All creds-free and deterministic. Each new test goes RED on main (missing AgentStreamEndedError / PipecatRecvError) and GREEN with the fix. The surfacing tests wrap recv_audio(timeout=30s) in asyncio.wait_for(5s) so a blind timeout (the regression) fails the test instead of passing slowly.

  • tests/voice/test_pipecat_recv_loop_surfacing.py (new, 5 tests):
    • recv-loop crash → PipecatRecvError, __cause__ is the crash, message names it.
    • clean WS close (no audio) → PipecatRecvError, __cause__ is None, "closed"/"hung up".
    • audio-then-close → turn-1 audio returns; turn-2 raises (the PipecatAgentAdapter times out on second turn — TimeoutError with empty exception body hides root cause #498 shape); turn-3 hits the fail-fast path.
    • stop event → PipecatRecvError (clean-close branch).
    • real websockets.serve socket (no mock): close after turn-1 → turn-2 raises — pins the fix against genuine websockets 16.0 close semantics (normal close ends async-iteration cleanly), not only the mock.
  • tests/voice/test_drain_timeout_surfacing.py (+2 tests): base drain propagates AgentStreamEndedError unchanged on the first chunk (not relabeled FirstChunkTimeoutError), and ends the turn (returns collected audio) on a tail stream-end.
cd python
uv run pytest tests/voice/test_pipecat_recv_loop_surfacing.py tests/voice/test_drain_timeout_surfacing.py -q   # 9 passed
uv run pyright scenario/voice/adapters/pipecat.py scenario/voice/adapter.py                                    # 0 errors
# full non-e2e voice suite: 421 passed (only test_agent_wait_false.py excluded — a pre-existing
# interactive-input hang, confirmed identical on main, unrelated to this change)

Human verification

Backend-only, no UI surface.
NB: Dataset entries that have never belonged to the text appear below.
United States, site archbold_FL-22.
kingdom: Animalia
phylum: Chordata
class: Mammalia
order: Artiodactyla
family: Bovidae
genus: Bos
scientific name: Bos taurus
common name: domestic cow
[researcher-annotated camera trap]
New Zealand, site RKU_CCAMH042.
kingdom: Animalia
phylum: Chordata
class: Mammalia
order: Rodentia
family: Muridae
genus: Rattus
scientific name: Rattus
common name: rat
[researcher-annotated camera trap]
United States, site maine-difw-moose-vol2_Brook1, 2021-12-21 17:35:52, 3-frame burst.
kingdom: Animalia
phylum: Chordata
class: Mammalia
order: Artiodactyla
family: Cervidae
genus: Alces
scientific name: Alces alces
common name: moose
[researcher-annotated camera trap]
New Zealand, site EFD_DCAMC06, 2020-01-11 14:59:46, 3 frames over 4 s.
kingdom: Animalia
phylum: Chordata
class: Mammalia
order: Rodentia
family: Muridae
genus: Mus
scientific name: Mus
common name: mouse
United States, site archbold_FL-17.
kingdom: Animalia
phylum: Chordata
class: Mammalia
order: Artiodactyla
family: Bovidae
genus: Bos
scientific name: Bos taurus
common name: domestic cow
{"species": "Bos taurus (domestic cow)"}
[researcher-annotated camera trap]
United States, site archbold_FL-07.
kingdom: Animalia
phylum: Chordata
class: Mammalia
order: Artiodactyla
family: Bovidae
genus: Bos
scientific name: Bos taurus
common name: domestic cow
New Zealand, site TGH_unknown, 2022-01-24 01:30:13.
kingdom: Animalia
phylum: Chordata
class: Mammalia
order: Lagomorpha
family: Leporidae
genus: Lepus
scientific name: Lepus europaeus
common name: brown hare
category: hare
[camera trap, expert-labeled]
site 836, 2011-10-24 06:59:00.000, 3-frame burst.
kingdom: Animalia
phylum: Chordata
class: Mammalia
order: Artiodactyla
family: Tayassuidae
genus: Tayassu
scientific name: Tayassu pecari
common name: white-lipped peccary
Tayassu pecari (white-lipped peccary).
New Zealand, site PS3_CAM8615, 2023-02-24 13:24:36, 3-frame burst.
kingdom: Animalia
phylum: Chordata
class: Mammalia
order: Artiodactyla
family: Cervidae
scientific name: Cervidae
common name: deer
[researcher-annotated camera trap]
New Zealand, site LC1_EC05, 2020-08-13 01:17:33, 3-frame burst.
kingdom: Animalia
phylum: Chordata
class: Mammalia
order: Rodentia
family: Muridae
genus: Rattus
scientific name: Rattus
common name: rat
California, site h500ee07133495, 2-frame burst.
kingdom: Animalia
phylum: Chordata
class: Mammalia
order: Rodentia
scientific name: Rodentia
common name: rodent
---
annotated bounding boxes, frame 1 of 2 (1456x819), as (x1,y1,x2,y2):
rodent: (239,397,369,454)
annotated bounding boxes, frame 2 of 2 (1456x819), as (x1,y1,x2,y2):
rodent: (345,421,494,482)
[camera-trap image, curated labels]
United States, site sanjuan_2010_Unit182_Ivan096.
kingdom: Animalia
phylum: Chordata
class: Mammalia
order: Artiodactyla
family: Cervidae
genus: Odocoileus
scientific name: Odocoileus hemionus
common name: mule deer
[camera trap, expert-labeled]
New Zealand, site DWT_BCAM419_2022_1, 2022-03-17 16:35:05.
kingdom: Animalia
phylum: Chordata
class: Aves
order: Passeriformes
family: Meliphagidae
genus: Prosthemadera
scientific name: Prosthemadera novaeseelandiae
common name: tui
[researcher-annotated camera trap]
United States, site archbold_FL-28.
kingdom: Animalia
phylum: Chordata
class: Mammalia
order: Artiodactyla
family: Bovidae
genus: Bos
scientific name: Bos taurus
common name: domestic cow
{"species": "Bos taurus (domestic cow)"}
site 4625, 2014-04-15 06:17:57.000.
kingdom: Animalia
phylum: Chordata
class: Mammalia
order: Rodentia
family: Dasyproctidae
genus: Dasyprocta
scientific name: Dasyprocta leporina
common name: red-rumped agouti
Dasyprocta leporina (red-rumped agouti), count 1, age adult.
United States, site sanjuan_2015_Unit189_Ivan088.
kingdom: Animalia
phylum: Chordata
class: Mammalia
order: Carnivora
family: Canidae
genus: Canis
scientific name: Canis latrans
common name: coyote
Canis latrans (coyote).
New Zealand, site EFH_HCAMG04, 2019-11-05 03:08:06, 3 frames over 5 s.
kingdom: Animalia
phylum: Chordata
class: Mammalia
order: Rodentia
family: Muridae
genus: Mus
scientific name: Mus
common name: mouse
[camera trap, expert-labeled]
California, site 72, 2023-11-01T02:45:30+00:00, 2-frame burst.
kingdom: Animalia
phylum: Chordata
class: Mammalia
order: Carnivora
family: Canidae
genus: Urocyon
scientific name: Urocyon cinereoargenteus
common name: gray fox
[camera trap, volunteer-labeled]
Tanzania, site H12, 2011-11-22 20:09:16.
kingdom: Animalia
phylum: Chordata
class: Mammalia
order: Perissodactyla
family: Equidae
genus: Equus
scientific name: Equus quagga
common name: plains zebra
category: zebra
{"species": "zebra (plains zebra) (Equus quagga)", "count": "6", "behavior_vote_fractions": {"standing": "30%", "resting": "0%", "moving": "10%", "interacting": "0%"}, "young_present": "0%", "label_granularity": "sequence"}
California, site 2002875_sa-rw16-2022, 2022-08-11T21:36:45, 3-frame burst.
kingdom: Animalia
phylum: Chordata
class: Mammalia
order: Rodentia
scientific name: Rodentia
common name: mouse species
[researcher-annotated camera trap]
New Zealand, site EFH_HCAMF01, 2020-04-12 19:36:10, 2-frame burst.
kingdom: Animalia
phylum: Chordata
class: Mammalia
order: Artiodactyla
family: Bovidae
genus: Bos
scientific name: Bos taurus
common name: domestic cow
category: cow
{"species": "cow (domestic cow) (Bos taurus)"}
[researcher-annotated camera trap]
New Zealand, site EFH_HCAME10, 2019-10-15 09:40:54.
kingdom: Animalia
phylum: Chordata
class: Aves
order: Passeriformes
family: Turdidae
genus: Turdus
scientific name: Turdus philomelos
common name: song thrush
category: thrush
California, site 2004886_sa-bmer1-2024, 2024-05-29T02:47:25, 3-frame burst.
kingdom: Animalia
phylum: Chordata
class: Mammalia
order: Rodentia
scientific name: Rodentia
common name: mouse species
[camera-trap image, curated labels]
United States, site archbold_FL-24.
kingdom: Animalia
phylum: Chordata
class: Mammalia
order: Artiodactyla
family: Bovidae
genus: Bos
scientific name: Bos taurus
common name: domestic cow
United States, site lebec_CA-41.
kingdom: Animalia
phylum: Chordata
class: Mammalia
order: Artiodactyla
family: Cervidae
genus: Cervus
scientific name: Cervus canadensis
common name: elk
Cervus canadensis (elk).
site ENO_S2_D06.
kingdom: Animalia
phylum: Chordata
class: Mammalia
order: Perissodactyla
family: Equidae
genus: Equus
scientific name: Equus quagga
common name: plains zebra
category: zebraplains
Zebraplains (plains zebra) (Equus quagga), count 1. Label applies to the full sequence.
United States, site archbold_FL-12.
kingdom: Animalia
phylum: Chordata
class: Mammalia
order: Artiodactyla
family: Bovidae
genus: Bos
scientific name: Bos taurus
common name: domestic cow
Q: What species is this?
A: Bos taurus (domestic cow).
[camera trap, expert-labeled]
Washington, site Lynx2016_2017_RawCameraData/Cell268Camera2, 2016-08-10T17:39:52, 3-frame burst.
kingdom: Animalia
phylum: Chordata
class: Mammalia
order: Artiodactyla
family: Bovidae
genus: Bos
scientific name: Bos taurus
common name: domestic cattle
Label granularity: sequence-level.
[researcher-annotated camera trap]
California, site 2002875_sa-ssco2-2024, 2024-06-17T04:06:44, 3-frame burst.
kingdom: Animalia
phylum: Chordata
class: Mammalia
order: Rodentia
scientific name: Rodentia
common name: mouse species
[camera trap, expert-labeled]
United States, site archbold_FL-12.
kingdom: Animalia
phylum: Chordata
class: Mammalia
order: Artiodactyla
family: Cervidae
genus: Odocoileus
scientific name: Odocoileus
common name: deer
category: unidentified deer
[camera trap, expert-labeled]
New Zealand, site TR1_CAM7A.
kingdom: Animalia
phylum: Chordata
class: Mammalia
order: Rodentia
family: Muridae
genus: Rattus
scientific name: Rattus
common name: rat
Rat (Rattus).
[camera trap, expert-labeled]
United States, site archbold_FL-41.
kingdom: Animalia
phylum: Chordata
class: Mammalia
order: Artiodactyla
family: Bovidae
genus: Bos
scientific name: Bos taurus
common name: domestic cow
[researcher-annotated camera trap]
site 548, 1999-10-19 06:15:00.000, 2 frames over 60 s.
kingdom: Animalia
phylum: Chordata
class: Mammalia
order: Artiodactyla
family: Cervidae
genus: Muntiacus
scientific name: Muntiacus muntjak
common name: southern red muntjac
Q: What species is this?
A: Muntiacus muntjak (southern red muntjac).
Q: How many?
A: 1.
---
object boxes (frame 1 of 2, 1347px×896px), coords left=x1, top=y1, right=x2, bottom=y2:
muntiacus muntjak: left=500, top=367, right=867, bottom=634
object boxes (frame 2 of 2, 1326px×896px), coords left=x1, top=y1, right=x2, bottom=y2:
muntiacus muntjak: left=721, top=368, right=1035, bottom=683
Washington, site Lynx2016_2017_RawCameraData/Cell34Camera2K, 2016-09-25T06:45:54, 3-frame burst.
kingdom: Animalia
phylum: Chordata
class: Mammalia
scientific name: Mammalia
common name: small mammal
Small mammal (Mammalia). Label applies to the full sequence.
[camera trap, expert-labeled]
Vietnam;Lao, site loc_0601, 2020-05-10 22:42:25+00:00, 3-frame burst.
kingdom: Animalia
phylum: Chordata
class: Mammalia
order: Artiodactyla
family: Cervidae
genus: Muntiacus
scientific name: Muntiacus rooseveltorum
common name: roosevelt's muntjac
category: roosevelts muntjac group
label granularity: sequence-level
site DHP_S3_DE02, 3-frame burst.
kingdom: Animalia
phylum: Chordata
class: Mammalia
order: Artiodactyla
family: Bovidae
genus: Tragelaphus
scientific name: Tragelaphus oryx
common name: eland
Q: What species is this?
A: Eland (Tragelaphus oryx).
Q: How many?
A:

This change lives entirely in the voice recv-loop control path (PipecatAgentAdapter._recv_loop / recv_audio and the base _drain_agent_response); it changes which exception surfaces when a Pipecat bot's WebSocket dies mid-conversation. There is no page, component, or rendered output to screenshot.

A skeptical reviewer can independently re-verify, creds-free and without a live bot:

  1. Reproduce the PipecatAgentAdapter times out on second turn — TimeoutError with empty exception body hides root cause #498 shape on main — check out main (or a fresh worktree) and run the two test files. They fail at contract resolution (PipecatRecvError / AgentStreamEndedError do not exist on main); that is the regression: a terminated recv-loop yields a bare RuntimeError with no cause after a full response_timeout.
  2. Confirm the fix on this branch:
    cd python
    uv run pytest tests/voice/test_pipecat_recv_loop_surfacing.py tests/voice/test_drain_timeout_surfacing.py -q   # 9 passed
    uv run pyright scenario/voice/adapters/pipecat.py scenario/voice/adapter.py                                    # 0 errors
    Expect 9 passed. The asyncio.wait_for(5s) guard around recv_audio(timeout=30s) means a blind timeout (the regression) fails the test instead of passing slowly — so green proves both "attributable" and "fast-fail".
  3. See the operator-facing surface directly — the proof section below captures the live PipecatRecvError messages against a real in-process websocket (crash → chained __cause__; clean close → named "hung up").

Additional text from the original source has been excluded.